Até o dia 11 de agosto, o painel de incidentes de segurança da ANPD registrou 250 casos reportados pelos estados brasileiros.
Dicas para se proteger
Para mitigar os riscos de golpes, Maurice tem dicas de segurança que podem — e devem — ser adotadas por qualquer pessoa com contas em redes sociais ou navegando na internet:
- Usar senhas fortes: senhas repetidas ou óbvias como sequências “1,2,3” podem facilitar invasão de contas. Optar por senhas com 12 caracteres, com letras maiúsculas e minúsculas e caracteres especiais faz com que seja mais difícil a atuação de um criminoso, aumentando em milhares de anos o tempo que um algoritmo de força bruta levaria para decifrar sua senha.
- Evitar repetir senhas: assim, em caso de vazamentos, suas outras contas não violadas podem estar mais protegidas.
- Usar um gerenciador de senhas: permite que o usuário armazene suas informações em um arquivo protegido. Assim, ainda que o hacker tenha acesso ao seu dispositivo, não conseguirá acessar seus dados por completo sem quebrar a senha-mestre.
- Ativar verificação de 2 etapas ou dois fatores: como o próprio nome já diz, a verificação permite que se verifique duas vezes a identidade do usuário. Assim, se detectado algum movimento suspeito, será enviado um e-mail de alerta e você precisará autorizar acesso.
- Endereço na URL com “HPTTS”: a navegação segura aparece com o “s”, na barra com endereço do site acessado.
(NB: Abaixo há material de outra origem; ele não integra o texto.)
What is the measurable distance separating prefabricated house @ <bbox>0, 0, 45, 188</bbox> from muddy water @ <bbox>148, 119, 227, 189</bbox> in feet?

Se não tem, é bom desconfiar.
- Observar se o nome do site está correto: Sites que simulam páginas oficiais costumam ter alguma letra faltando ou vir acompanhado de nomes estranhos ou números.
- Buscar se a informação é realmente verídica: É fundamental suspeitar de tudo que for muito agradável aos olhos. Ofertas muito baixas, quantias altas a receber ou até kits gratuitos devem ser analisados com cautela.